Both ideas are common in the computer industry itself, so perhaps this ambiguous position reflects what human experts believe.
With other questions that don’t have clear answers, ChatGPT will often not be pinned.
However, the fact that it provides an answer at all is a notable development in computing. Computers are notoriously literal and refuse to work unless you follow exact syntax and interface requirements. Large language models reveal a more human-friendly style of interaction, not to mention an ability to generate responses that are somewhere between copying and creativity.
Can ChatGPT write software?
Yes, but with caveats. ChatGPT can follow steps that people have taken, and it can generate real programming code. You just have to make sure it isn’t confusing programming concepts or use software that does not work. The StackOverflow ban on ChatGPT generated software is there for a reason.

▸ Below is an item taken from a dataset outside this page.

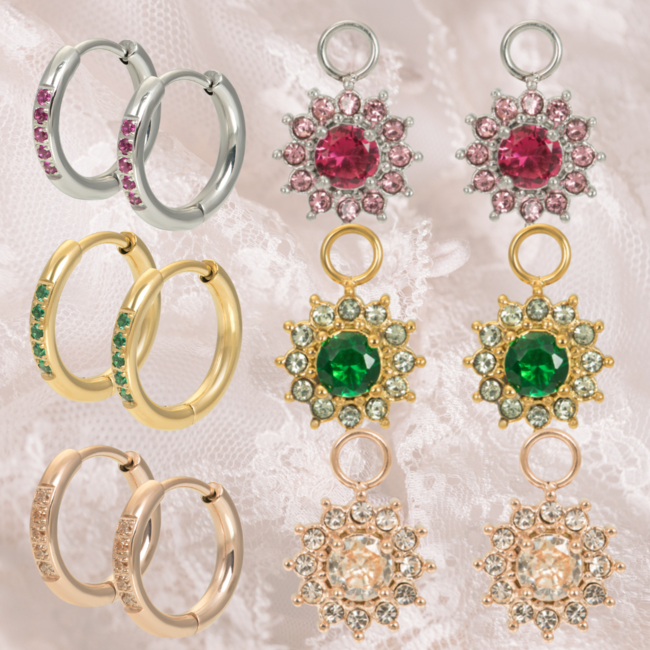 Hoops en Lucia charms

But there are enough software on the web that can really make ChatGPT work. One developer, Cobalt Robotics Chief Technology Officer Erik Schluntz, tweeted that ChatGPT provided useful enough advice that in three days haven’t opened StackOverflow even once to seek advice.
Another, Gabe Ragland of AI art site Lexica, used ChatGPT to write website code built with the React tool.
ChatGPT can parse regular expressions (regex), a powerful but complex system for spotting specific patterns, for example dates in a bunch of text or the name of a server in a website address. “It’s like having a programming tutor On hand 24/7,” programmer James Blackwell tweeted about ChatGPT’s ability to explain regex.
Here’s one impressive example of its technical chops: ChatGPT can emulate a Linux computer, producing correct responses to command line input.
What is off limits?
ChatGPT is designed to weed out “inappropriate” requests, a behavior consistent with OpenAI’s mission “to ensure that artificial general intelligence benefits all of humanity.”
If you ask ChatGPT itself what’s off limits, it will tell you: any questions “that are discriminatory, offensive, or inappropriate. This includes questions that are racist, sexist, homophobic, transphobic, or otherwise discriminatory or hateful.” Asking it to engage in illegal activities is also a no-no.
Is it better than Google search?
Asking a computer a question and getting an answer is useful, and ChatGPT often delivers the goods.
Google often provides you with its suggested answers to questions and with links to websites it thinks will be relevant. ChatGPT’s answers often exceed what Google will suggest, so it’s easy to think that GPT-3 is a competitor.
But you should think twice before trusting ChatGPT. As with Google itself and other sources of information such as Wikipedia, it is best practice to verify information from original sources before relying on it.
Checking the veracity of ChatGPT responses takes a bit of work because it just gives you some raw text without links or citations. But it can be useful and in some cases thought provoking. You might not see something like ChatGPT directly in Google search results, but Google has built large language models of its own and already uses AI extensively in search.
So ChatGPT undoubtedly points the way to our technological future.